▸ Records supplied

________________________________________

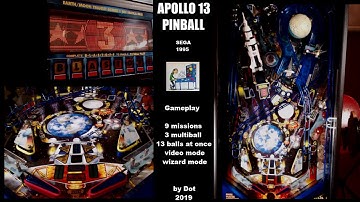 APOLLO 13 Pinball - Final and Gameplay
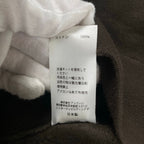 unfil アンフィル / COTTON-TERRY CREW NECK PULLOVER 参考定価：19,000+tax SIZE：3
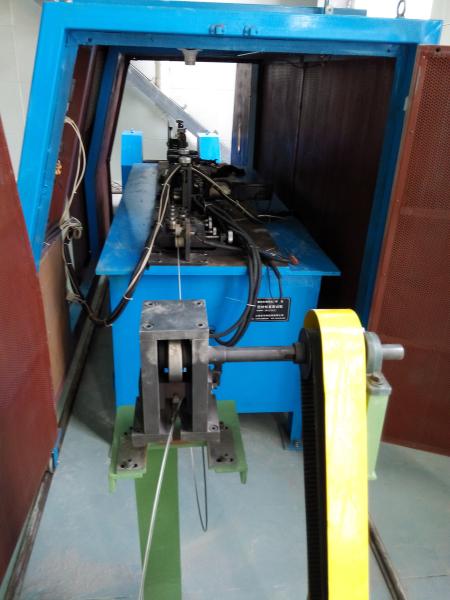 50 Mm 26 Roller Copper Tube Straightening Machine 380V 50HZ 10-13mm​  Solid Line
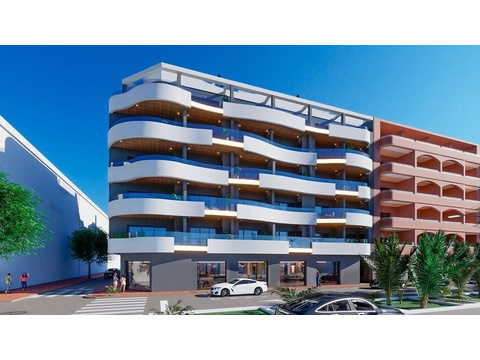 Etagenwohnung kaufen in Torrevieja, 101 m² Wohnfläche, 4 Zimmer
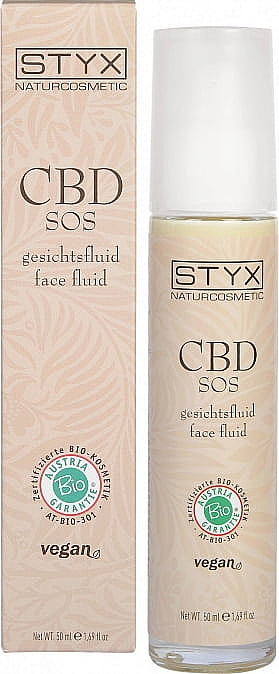 Gesichtsfluid - Styx Naturcosmetic CBD SOS Face Fluid — Bild N1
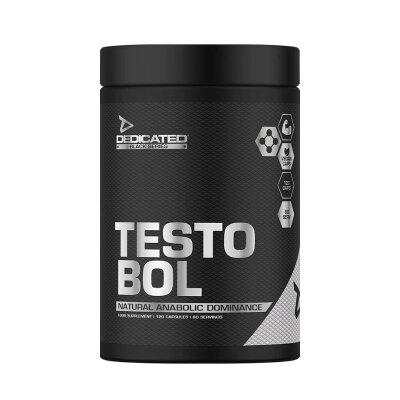 Dedicated Nutrition Testo-Bol - 120 Kapseln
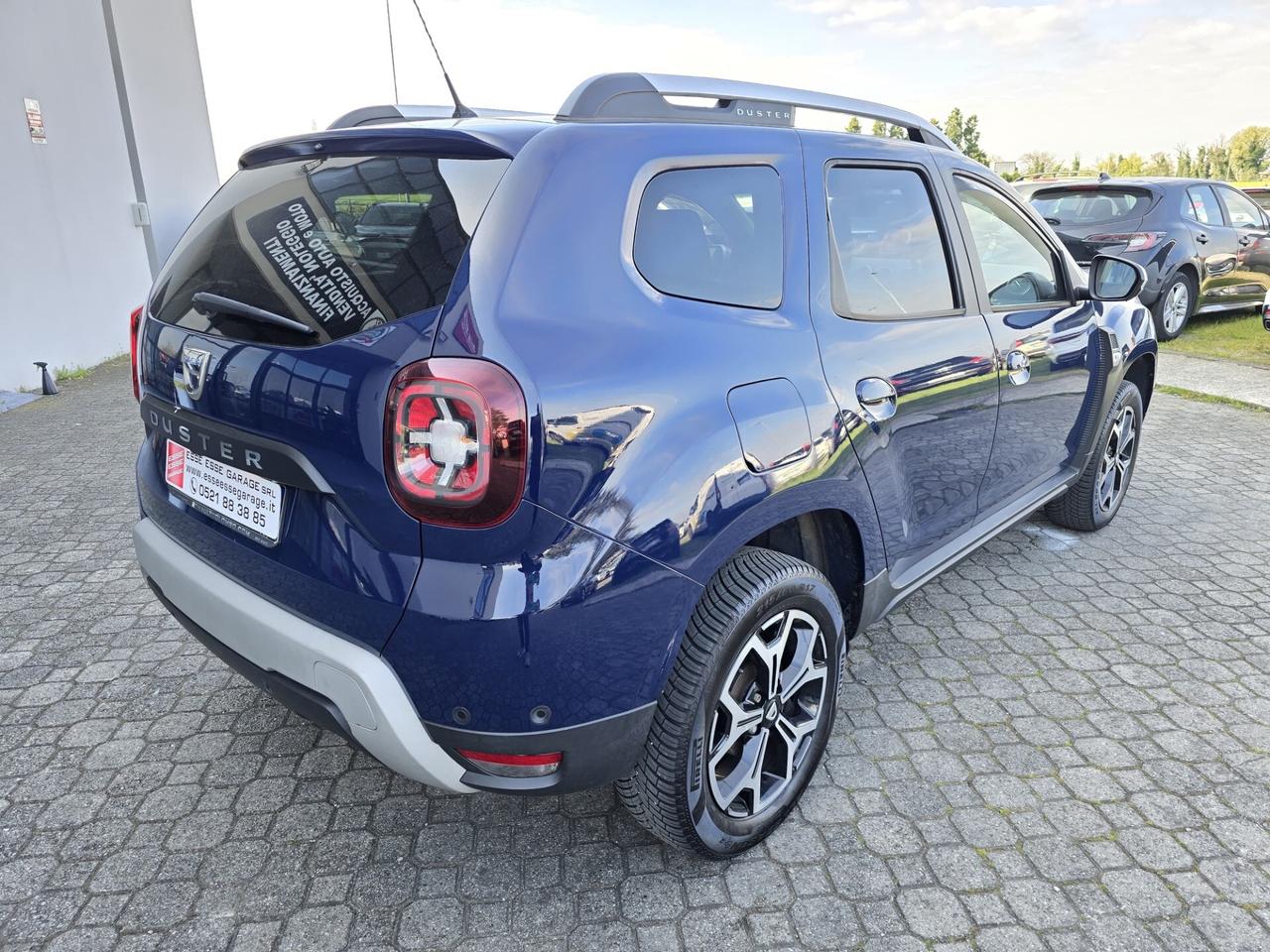 Dacia Duster 1.6 GPL 4x2 Prestige|CERCHI DIAMANTATI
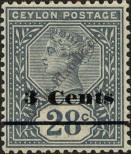 Známka Ceylon Katalogové číslo: 115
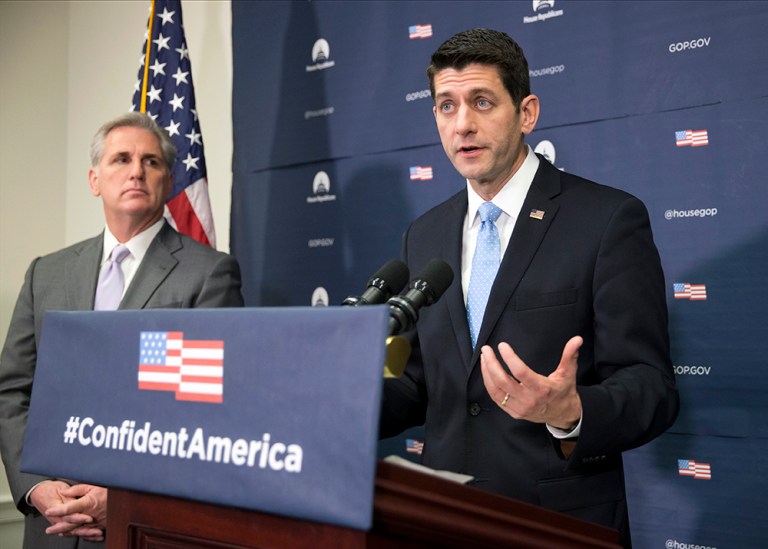 Thanks in part to Ryan's rise, the issue of poverty has moved beyond the pet project of a few Members of Congress and non-profits. (AP Photo/J. Scott Applewhite)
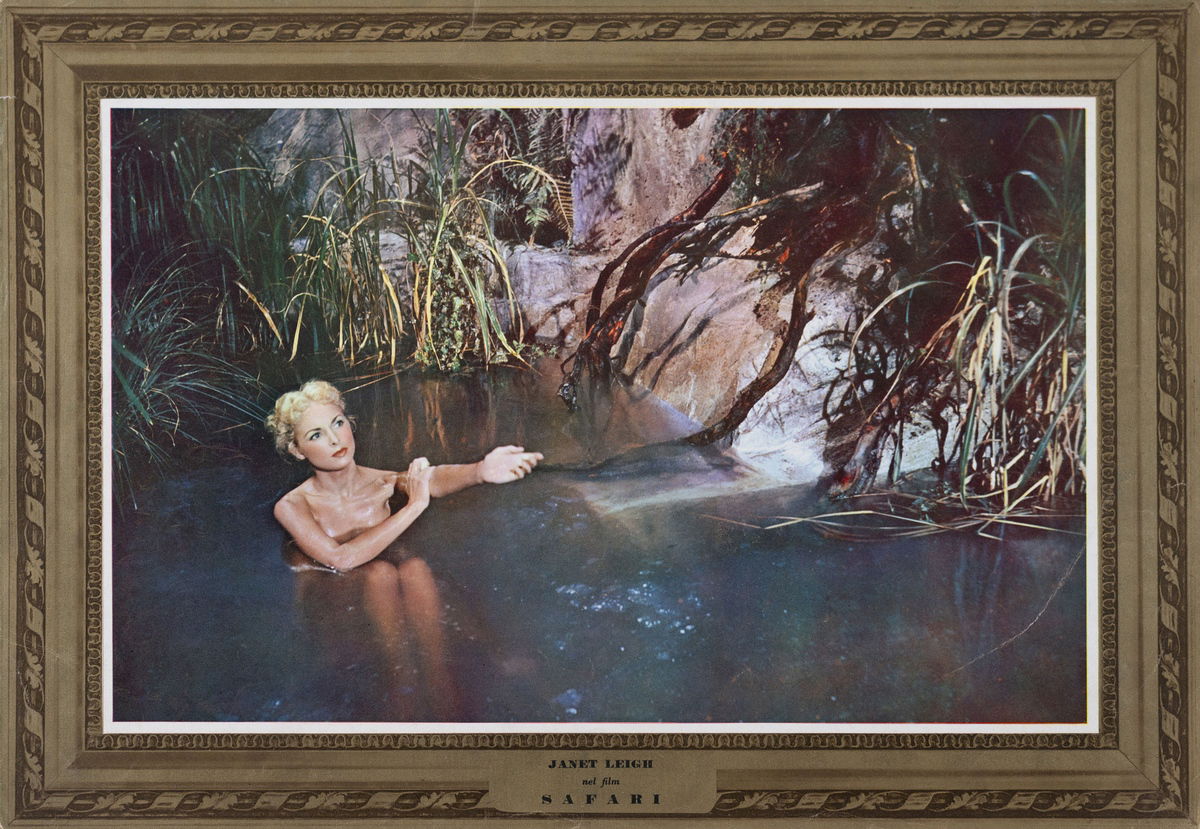 Safari - Fotobusta 1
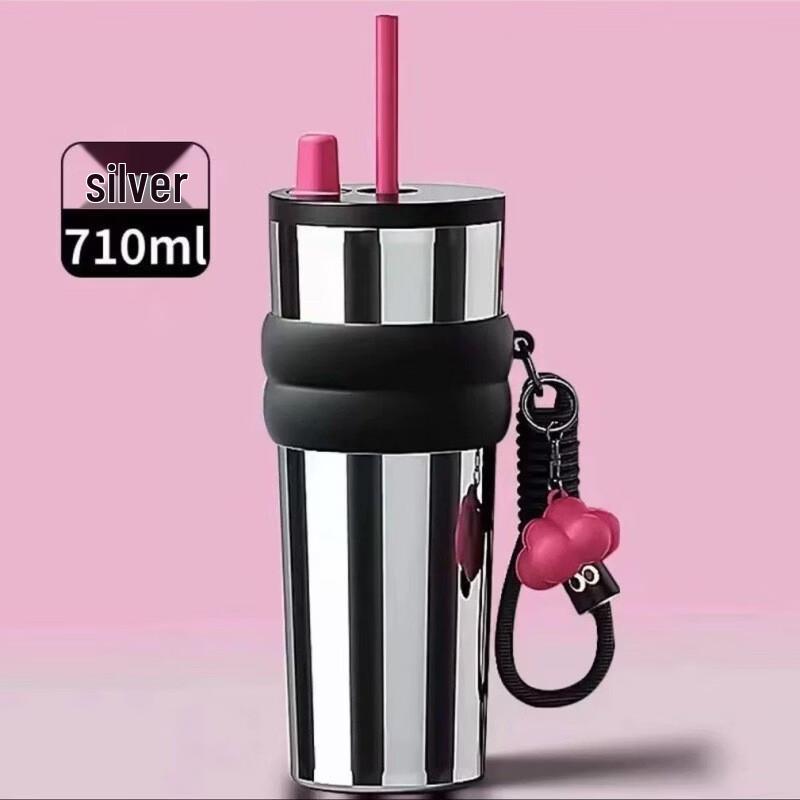 

Shangqi Kids 316 Stainless Steel Insulated Straw Water Bottle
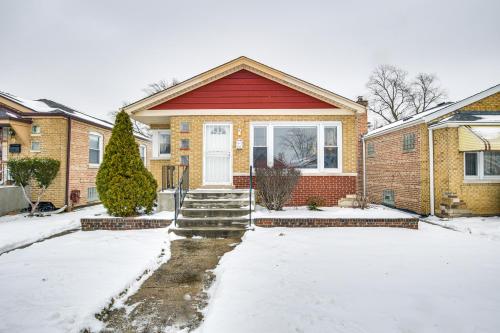 Gallery image of Home with Fenced Backyard in Chicago! in Chicago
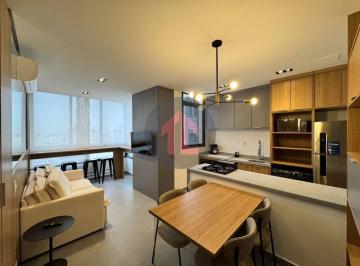 a1bed84d2c8bc96187566956ef11fb74d542d672 · Apartamento com 1 dormitório para alugar, 43 m² por R$ 6.890,72/mês - Cambuí - Campinas/SP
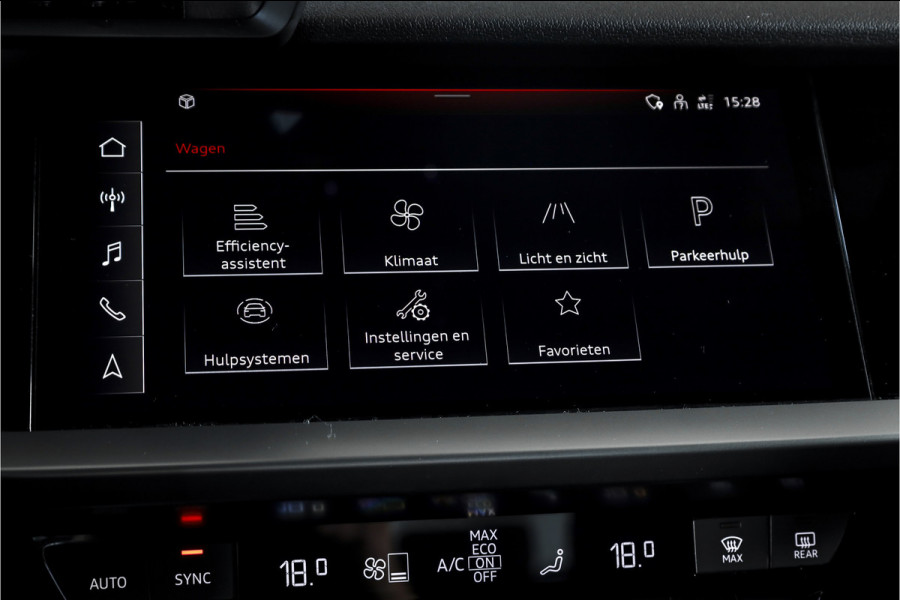 Audi A3 Sportback 30 TFSI Advanced edition 110 PK - Automaat | Dig. Cockpit | Adapt. Cruise | PDC | NAV + App. Connect | ECC | DAB | LM 17" |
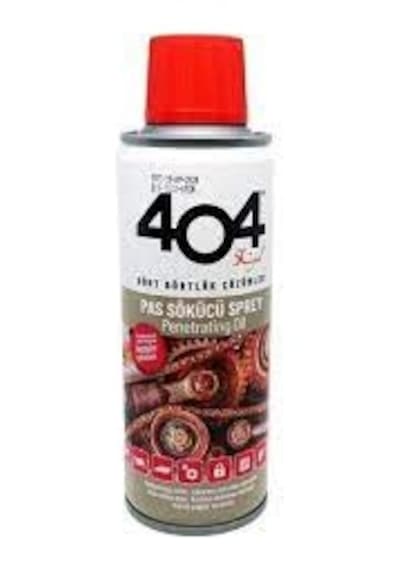 404 Pas Sökücü Yağlayıcı Sprey 400 ML 404 Pas Sökücü Yağlayıcı Sprey 400 ML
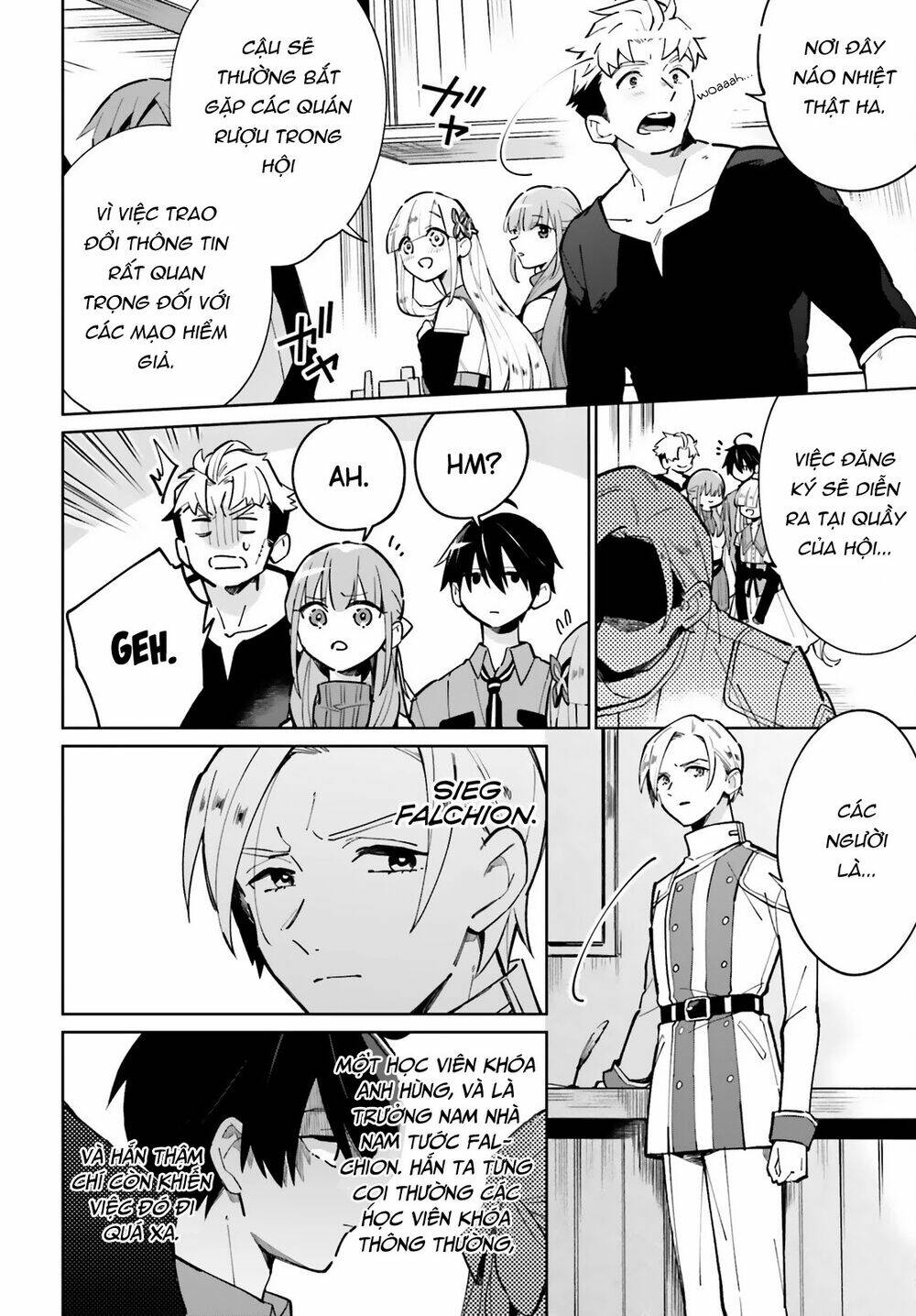 Kage No Eiyuu No Nichijou-Tan Chương 12 Ảnh 8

________________________________________

▸ What you have to do
Return the whole listing exactly, minus its pictures.

▸ Your response
 APOLLO 13 Pinball - Final and Gameplay
 unfil アンフィル / COTTON-TERRY CREW NECK PULLOVER 参考定価：19,000+tax SIZE：3
 50 Mm 26 Roller Copper Tube Straightening Machine 380V 50HZ 10-13mm​  Solid Line
 Etagenwohnung kaufen in Torrevieja, 101 m² Wohnfläche, 4 Zimmer
 Gesichtsfluid - Styx Naturcosmetic CBD SOS Face Fluid — Bild N1
 Dedicated Nutrition Testo-Bol - 120 Kapseln
 Dacia Duster 1.6 GPL 4x2 Prestige|CERCHI DIAMANTATI
 Známka Ceylon Katalogové číslo: 115
 Thanks in part to Ryan's rise, the issue of poverty has moved beyond the pet project of a few Members of Congress and non-profits. (AP Photo/J. Scott Applewhite)
 Safari - Fotobusta 1

Shangqi Kids 316 Stainless Steel Insulated Straw Water Bottle
 Gallery image of Home with Fenced Backyard in Chicago! in Chicago
 a1bed84d2c8bc96187566956ef11fb74d542d672 · Apartamento com 1 dormitório para alugar, 43 m² por R$ 6.890,72/mês - Cambuí - Campinas/SP
 Audi A3 Sportback 30 TFSI Advanced edition 110 PK - Automaat | Dig. Cockpit | Adapt. Cruise | PDC | NAV + App. Connect | ECC | DAB | LM 17" |
 404 Pas Sökücü Yağlayıcı Sprey 400 ML 404 Pas Sökücü Yağlayıcı Sprey 400 ML
 Kage No Eiyuu No Nichijou-Tan Chương 12 Ảnh 8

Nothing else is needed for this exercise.